Foto do escritorJuliana Machado

As filhas e as regras

Atualizado: 14 de set.

Ou a crise dos bises


A gente tinha tido uma tarde muito agradável numa festinha de aniversário. Eu, meu digníssimo e as crias. Companhia boa, comidinha melhor ainda, animação e barulho. Tudo tranquilo e esperado. De diferente, apenas a decisão da mãe da aniversariante de liberar desde cedo uma mesa de doces a fim de não ter que ficar vigiando os pequenos ao redor do bolo. Ousada a moça, eu pensei na hora.

Claro que tinha salgadinho, pipoca, sucos e tudo o mais. Mas pensa você se você é uma criança que vive numa casa em que há restrição a docinhos se existe dúvida no que você vai basear sua alimentação naquela tarde? Não, não existe. E eu tenho uma regra básica, fundamental no meu maternar: eu escolho as minhas batalhas, ou seja, eu avalio bem a chance de eu vencer a disputa e o preço que pagarei por aquela vitória. Naquele caso, a vitória era improvável e, ainda que viesse, o custo seria altíssimo. Deixei rolar.


Nada de surpreendente aconteceu. Não existem milagres na educação de crianças, rs. Cecília se encheu de doces o quanto pode e, se algum salgado entrou naquela boca, eu não vi. Alice, que ainda ficava mais com a gente do que solta por aí, e não havia vivido o suficiente para ser mais fã de docinhos, não comeu nada mesmo. Zero surpresa também.

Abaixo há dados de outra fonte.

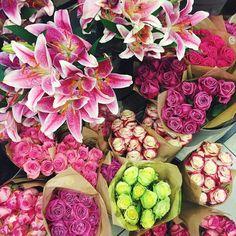 Flowers flowers flowers ❀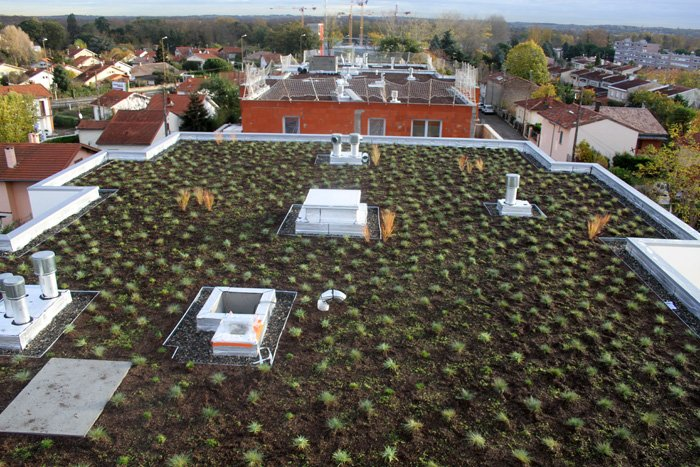 Green roof with plug plants (on installation)
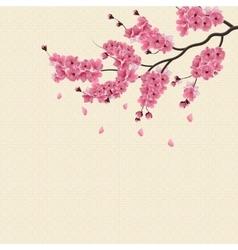 Japanese Sakura Lush branch dark pink cherry vector image vector image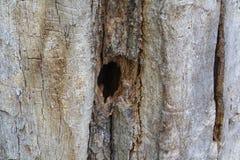 Τρύπα στο παλαιό δέντρο στοκ φωτογραφίες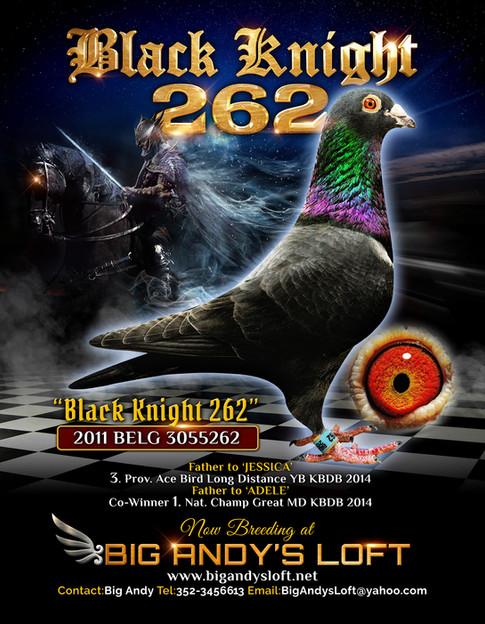 BLKknight_262_AD_email.jpg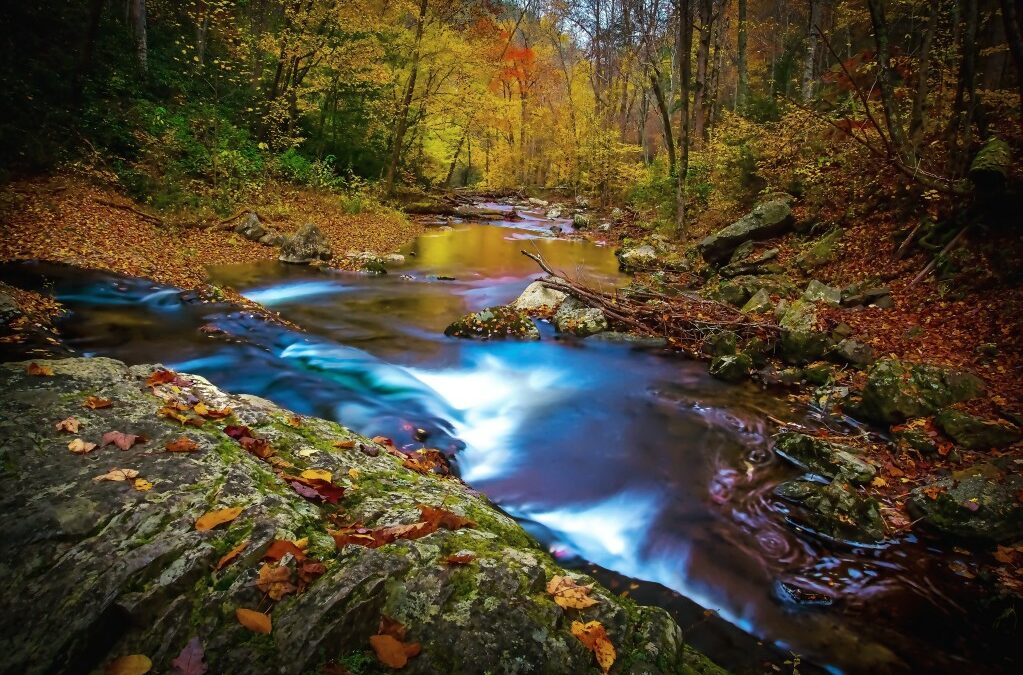 creek in the great smoky mountains during the fall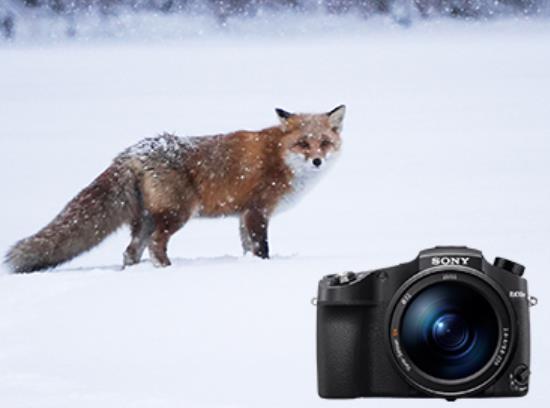 索尼决定停产数码单反产品线:未来重心将转移至无反相机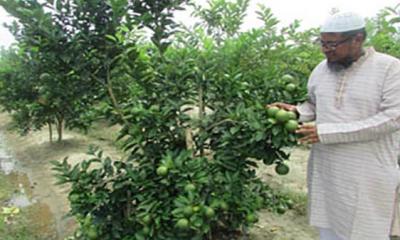 বিদেশি জাতের মাল্টা বাণিজ্যিকভাবে চাষ হচ্ছে জয়পুরহাটে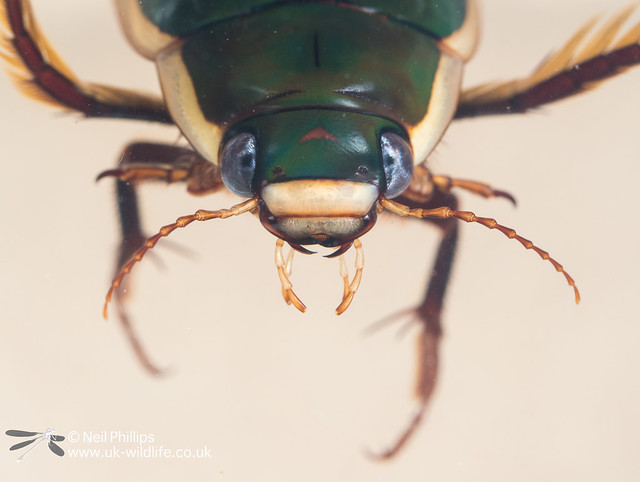 black bellied diving beetle Dytiscus semisulcatus in photo aquarium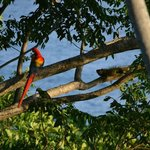 Scarlet Macaw, green parrot, and an iguana on the property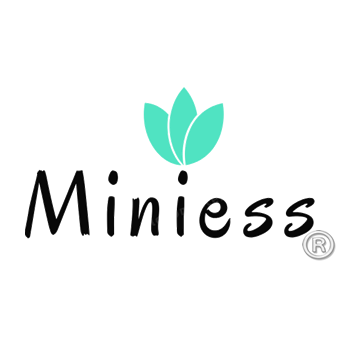 MINIESS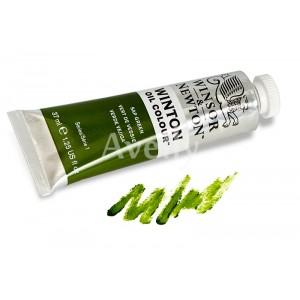 краска масляная зеленая крушина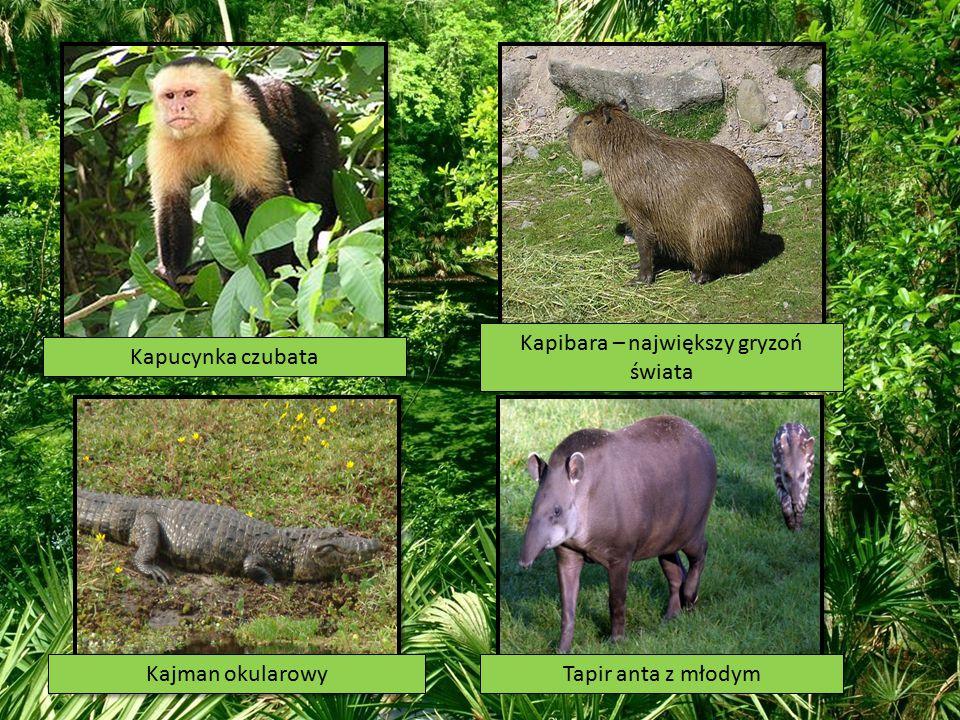 Kapibara – największy gryzoń świata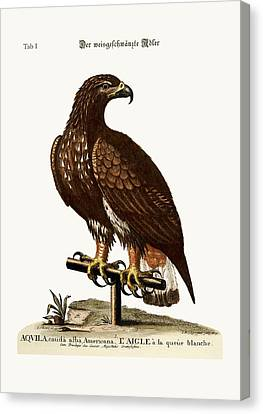 The White-tailed Eagle Canvas Print by Splendid Art Prints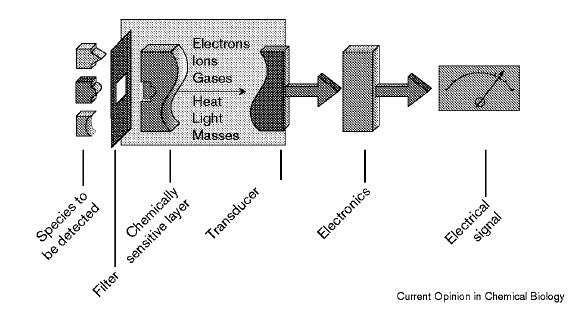 Definizione ed elementi principali di un biosensore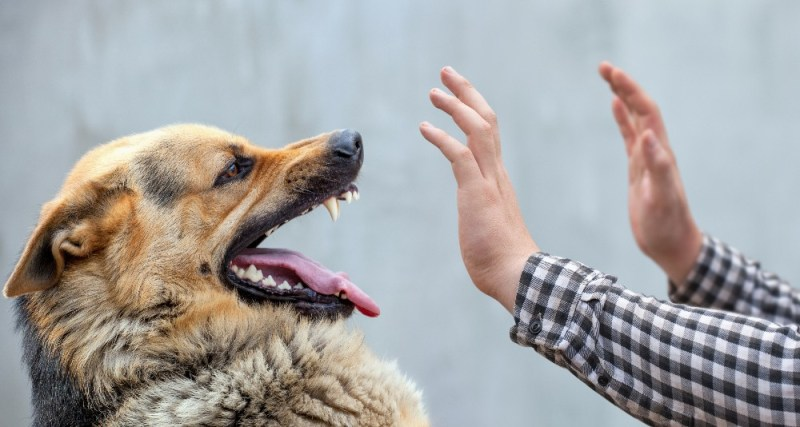 dog injures or bites you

Na volta para casa, lembrancinhas nas mãos, entramos no carro. As duas meninas exaustas do tanto que brincaram, abriram as lembrancinhas e ali havia ainda mais docinhos. Cecília implorou para comer ali mesmo. Eu achei que era hora de colocar um limite, afinal já tinha sido a tarde toda de doces. Expliquei, esclareci, prometi ceder no dia seguinte. A menina desandou a chorar. Tentei de novo, disse que aquele comportamento já era fruto dos doces de antes e do cansaço, que ela precisava comer algo saudável para equilibrar. E mais choro. Silenciei. Ela, depois de uns minutos, também.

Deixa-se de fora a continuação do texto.